Positivi gli stress test richiesti dall’Isvap alle imprese assicuratrici italiane.

Lo ha detto nel corso del suo intervento all’assemblea dell’ANIA il presidente dell’ISVAP, Giancarlo Giannini, spiegando che su indicazione dell’Autorità’ sono stati condotti degli stress test per i titoli di Stato che mette alla prova i portafogli nell’ipotesi di predeterminati incrementi degli spread sulle emissioni governative dei paesi Ue, differenziati per singoli Paesi.

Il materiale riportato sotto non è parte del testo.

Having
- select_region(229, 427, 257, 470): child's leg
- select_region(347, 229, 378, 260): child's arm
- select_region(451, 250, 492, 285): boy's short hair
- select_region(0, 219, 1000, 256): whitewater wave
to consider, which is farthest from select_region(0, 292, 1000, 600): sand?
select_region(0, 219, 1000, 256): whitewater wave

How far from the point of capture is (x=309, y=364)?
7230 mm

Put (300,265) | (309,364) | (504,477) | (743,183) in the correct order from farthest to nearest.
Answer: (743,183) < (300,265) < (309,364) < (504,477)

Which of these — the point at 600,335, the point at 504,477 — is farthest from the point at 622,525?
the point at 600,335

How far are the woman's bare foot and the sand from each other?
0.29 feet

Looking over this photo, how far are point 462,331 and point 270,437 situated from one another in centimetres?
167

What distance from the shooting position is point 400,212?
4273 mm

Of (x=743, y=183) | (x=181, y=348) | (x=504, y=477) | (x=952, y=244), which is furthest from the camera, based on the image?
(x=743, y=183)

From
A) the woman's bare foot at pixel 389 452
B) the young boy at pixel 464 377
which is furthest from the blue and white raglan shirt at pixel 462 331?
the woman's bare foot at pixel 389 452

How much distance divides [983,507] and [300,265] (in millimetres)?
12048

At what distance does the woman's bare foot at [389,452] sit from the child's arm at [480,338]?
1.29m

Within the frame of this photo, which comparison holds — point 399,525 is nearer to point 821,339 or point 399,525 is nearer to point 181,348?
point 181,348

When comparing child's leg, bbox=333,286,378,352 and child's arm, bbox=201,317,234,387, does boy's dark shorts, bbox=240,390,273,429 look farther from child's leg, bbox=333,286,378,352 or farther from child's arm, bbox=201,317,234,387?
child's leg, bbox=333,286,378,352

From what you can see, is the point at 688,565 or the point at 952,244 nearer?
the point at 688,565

“A oggi – ha spiegato Giannini – sono stati analizzati i dati individuali delle imprese rappresentative di una quota di mercato di oltre il 91%: emerge che il capitale è sufficiente ad assorbire l’impatto di tutti e tre gli scenari ipotizzati”.

Riguardo ai titoli governativi Ue, nonostante i parametri di stress siano stati particolarmente penalizzanti per i titoli di Stato italiani, l’impatto sui patrimoni aziendali appare comunque sostenibile“. “Naturalmente, al termine delle analisi la presenza dei casi di insufficienza dei requisiti minimi di solvibilità – che oggi risultano limitati – rappresenteranno per la vigilanza ulteriore e specifico motivo di attenzione e di approfondimento, caso per caso“.